Young artists to unveil colorful bench projects

Van Gogh Mobile Arts artist Trever Fanshier, 15, puts finishing touches on his benches at the center located at 715 New Jersey. Students hustled on Wednesday to ready their colorful painted benches for the unveiling on Friday.

Eight weeks of work will culminate Friday when 21 teenagers unveil what they’ve done during summer vacation.

The teens have created custom-designed and intricately painted benches for businesses and organizations.

Van Go Mobile Arts’ JAMS – Jobs in the Arts Make Sense – will conclude its summer Benchmark program with an unveiling at 5 p.m. Friday at the Van Go facility, 715 N.J.

Each of the 21 students, ages 14 to 18, employed in the program designed and painted a commissioned artistic bench for an organization.

The artists, working 22 hours a week during the summer, met with their clients one-on-one, developed plans and gained approval on blueprints and models before starting work on the benches.

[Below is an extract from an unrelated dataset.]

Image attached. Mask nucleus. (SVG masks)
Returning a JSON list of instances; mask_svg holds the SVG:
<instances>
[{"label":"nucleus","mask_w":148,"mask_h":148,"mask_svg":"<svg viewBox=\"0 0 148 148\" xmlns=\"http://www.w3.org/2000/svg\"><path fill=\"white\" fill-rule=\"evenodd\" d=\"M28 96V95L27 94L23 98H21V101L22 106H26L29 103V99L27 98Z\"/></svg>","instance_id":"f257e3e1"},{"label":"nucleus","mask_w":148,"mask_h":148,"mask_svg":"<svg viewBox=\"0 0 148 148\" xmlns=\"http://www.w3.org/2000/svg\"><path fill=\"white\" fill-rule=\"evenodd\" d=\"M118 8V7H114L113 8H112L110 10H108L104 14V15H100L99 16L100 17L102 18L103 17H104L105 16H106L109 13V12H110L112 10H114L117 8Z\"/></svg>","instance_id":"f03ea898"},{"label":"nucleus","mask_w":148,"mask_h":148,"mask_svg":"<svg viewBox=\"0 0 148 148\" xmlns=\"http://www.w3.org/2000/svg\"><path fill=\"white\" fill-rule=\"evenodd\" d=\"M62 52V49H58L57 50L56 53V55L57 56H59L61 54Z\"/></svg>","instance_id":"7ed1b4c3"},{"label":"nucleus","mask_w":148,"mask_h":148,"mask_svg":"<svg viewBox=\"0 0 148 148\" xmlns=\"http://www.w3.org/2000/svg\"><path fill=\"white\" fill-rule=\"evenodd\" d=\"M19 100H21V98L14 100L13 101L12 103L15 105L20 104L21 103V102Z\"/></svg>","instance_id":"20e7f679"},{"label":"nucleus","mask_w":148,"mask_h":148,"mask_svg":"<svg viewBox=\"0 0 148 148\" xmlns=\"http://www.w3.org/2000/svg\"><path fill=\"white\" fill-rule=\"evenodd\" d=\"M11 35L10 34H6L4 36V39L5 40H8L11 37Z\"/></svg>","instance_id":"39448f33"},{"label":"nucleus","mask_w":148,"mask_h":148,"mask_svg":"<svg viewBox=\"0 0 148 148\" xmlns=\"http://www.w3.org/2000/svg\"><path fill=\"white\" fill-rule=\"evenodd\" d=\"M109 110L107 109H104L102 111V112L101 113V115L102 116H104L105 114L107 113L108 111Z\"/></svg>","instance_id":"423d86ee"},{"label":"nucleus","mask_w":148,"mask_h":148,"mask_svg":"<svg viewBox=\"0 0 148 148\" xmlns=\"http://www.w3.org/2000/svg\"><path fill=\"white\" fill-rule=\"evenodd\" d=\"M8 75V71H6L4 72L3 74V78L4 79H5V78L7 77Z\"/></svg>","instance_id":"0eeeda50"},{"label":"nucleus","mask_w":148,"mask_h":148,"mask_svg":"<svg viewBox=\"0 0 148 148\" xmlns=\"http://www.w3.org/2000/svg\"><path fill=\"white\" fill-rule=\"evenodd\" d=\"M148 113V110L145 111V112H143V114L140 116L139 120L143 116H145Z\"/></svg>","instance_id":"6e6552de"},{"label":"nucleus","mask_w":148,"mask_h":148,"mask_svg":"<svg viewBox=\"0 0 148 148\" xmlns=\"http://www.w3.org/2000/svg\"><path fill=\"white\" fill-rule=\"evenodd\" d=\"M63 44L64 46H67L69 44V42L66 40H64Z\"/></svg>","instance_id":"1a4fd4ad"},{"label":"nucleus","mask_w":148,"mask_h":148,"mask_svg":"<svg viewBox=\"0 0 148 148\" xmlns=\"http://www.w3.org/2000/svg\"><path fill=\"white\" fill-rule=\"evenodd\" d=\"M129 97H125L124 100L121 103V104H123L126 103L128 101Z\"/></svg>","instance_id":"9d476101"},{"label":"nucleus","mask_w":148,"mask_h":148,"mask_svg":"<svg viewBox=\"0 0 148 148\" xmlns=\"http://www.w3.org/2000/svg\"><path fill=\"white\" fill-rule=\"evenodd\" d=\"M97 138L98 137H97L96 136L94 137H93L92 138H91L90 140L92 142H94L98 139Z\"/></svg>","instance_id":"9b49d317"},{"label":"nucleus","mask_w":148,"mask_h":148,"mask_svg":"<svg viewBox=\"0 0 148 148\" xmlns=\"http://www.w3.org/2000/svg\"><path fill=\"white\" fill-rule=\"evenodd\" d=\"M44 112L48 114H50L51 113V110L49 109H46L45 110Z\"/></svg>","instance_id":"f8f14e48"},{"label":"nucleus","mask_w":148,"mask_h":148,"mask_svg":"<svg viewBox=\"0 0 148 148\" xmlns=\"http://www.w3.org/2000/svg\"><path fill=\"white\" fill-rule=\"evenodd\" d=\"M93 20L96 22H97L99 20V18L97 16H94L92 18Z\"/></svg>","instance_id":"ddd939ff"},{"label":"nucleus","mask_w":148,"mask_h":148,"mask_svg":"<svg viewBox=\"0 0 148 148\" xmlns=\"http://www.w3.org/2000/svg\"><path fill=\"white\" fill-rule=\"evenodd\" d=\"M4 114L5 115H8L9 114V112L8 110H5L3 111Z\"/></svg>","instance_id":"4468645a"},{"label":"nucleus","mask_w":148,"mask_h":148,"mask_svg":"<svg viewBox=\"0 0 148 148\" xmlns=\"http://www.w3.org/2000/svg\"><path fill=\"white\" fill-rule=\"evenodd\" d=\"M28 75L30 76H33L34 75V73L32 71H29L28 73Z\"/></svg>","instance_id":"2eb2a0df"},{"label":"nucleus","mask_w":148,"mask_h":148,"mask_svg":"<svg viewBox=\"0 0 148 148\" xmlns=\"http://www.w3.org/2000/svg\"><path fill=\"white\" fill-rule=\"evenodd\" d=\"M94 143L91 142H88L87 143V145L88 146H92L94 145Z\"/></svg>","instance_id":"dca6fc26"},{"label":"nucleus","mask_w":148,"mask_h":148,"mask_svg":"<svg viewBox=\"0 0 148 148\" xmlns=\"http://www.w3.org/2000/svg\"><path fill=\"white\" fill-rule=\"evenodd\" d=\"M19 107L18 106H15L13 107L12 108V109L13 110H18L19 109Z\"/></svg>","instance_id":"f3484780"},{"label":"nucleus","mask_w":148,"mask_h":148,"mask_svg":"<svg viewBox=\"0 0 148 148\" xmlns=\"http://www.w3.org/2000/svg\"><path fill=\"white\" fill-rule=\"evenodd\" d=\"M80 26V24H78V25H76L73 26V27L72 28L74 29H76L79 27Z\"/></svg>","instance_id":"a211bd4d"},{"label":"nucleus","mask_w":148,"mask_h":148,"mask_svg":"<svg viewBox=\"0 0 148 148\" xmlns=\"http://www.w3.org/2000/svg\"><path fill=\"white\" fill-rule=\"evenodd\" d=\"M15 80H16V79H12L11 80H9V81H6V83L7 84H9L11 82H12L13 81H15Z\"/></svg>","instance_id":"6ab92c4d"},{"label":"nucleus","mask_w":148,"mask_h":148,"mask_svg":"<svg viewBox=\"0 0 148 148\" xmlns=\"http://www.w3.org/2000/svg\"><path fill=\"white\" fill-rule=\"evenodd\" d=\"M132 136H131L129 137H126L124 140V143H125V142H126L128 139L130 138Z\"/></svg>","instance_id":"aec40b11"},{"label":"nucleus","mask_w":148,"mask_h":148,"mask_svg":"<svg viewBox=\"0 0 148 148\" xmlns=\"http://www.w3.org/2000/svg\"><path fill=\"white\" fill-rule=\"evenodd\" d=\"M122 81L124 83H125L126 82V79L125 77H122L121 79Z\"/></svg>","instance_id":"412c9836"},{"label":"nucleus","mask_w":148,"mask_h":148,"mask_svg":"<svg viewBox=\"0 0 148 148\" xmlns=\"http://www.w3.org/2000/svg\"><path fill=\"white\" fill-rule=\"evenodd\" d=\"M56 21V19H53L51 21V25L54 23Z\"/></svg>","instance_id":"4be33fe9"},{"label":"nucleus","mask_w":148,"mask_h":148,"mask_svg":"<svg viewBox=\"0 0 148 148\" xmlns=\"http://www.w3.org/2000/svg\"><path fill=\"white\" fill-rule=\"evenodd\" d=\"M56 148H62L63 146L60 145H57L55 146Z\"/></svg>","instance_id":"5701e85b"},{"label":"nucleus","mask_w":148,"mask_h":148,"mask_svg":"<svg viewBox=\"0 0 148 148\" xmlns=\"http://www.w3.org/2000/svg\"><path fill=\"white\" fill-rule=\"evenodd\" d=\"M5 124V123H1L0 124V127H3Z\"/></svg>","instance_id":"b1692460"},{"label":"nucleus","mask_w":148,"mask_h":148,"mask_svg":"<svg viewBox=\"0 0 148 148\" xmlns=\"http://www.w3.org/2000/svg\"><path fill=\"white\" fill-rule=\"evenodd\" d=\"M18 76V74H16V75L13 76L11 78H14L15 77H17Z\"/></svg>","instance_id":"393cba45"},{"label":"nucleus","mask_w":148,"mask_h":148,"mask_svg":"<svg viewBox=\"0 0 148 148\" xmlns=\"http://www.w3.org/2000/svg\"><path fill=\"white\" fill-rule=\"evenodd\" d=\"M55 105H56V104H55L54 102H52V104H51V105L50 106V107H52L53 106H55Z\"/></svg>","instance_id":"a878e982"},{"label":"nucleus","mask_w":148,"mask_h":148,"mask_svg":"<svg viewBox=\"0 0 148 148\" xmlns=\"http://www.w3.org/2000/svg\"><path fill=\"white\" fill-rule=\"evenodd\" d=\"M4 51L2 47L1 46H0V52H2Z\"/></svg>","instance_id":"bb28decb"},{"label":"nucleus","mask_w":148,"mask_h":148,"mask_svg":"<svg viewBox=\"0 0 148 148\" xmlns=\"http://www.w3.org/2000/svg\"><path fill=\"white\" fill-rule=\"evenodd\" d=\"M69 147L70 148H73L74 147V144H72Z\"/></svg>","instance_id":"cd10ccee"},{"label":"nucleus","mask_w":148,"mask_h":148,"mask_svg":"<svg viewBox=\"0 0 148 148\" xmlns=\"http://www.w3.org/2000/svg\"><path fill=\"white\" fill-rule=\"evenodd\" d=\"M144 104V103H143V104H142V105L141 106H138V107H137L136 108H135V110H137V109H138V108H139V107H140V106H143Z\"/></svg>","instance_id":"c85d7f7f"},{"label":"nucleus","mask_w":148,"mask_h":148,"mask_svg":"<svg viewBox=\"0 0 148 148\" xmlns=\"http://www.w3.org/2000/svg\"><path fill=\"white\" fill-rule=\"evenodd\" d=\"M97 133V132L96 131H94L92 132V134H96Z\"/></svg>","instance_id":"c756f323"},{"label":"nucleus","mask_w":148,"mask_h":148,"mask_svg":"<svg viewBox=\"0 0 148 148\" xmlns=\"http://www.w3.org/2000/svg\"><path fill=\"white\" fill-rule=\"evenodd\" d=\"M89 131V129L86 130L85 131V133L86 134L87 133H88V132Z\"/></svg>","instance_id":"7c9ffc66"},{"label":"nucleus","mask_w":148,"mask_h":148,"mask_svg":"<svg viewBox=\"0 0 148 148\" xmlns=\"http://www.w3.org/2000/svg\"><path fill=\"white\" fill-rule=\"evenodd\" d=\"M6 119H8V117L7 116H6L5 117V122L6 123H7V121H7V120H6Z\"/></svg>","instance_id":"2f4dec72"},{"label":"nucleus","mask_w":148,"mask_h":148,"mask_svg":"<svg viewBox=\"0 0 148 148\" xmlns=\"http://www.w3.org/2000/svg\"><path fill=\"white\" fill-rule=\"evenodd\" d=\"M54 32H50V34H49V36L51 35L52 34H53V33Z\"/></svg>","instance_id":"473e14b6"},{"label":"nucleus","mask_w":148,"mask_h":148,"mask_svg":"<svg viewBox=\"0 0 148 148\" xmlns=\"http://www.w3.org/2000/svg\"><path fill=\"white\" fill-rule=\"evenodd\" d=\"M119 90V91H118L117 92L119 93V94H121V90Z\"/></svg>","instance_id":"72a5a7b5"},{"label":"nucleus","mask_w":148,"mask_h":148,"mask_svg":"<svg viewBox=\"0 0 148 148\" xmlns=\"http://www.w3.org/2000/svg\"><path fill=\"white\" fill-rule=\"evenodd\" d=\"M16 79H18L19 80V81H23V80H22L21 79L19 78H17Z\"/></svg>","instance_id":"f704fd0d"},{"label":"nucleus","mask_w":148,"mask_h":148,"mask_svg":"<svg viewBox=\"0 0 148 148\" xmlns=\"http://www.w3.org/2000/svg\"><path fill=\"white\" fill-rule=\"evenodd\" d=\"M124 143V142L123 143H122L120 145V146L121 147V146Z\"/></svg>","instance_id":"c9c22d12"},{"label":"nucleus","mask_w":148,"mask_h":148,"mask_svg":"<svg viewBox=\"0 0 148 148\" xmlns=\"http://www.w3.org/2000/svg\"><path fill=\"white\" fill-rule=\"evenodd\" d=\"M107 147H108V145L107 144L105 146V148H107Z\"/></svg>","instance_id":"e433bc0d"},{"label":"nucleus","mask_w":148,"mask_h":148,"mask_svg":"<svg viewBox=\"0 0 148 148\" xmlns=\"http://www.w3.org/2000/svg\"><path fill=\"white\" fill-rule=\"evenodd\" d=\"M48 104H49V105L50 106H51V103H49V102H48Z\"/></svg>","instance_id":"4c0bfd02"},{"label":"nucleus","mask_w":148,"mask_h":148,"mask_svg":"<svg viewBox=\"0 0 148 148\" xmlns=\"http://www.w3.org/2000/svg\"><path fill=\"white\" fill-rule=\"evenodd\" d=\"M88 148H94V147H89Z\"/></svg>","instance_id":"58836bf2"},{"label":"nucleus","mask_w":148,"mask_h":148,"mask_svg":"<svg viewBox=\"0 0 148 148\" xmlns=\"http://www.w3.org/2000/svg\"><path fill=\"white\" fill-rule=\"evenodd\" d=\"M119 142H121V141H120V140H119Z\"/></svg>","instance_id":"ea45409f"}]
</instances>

“It’s very much a design process that any graphics person would go through out in the business world,” said Lynne Green, Van Go executive director. “It’s a real-world experience.”

The artists’ friends and family, their clients and other community members are all invited to the unveiling, Green said.

Two of the benches will go to New York School and Central Junior High School as memorials for two children killed in a house fire last year. The other clients include schools, medical offices, restaurants and nonprofit organizations.

Most of the clients display the benches prominently at their locations, Green said.

“It’s really Van Go’s signature program,” she said. “It’s sort of the way we’re known and also the way we get our kids recognition for the work they do.”

Van Go, a nonprofit organization that employs at-risk Douglas County youths to produce artwork, also runs JAMS sessions during the spring and fall where artists create group murals and smaller projects.

Kirsten Bittinger, 15, said this summer was her third or fourth JAMS session but her first time creating a bench. She said her project went smoothly after she met with a woman from her client, Pediatrics Adolescent Medicine, to show her a plan.

“I was nervous,” Bittinger said. “I thought they were going to change it all, but she said, ‘It looks darling.'”

She said she had looked forward to the program because the bench would give her something to be proud of.

“I thought maybe my friends would see my bench out in public and say, ‘Hey, Kirsten, I didn’t know you made a bench,'” Bittinger said.

Green said confidence is one of the goals of the JAMS programs.

“It’s about enhancing the self-esteem of our young people and showing them they can be successful in the real world,” she said. “That said, the benches are wonderful pieces of functional artwork.”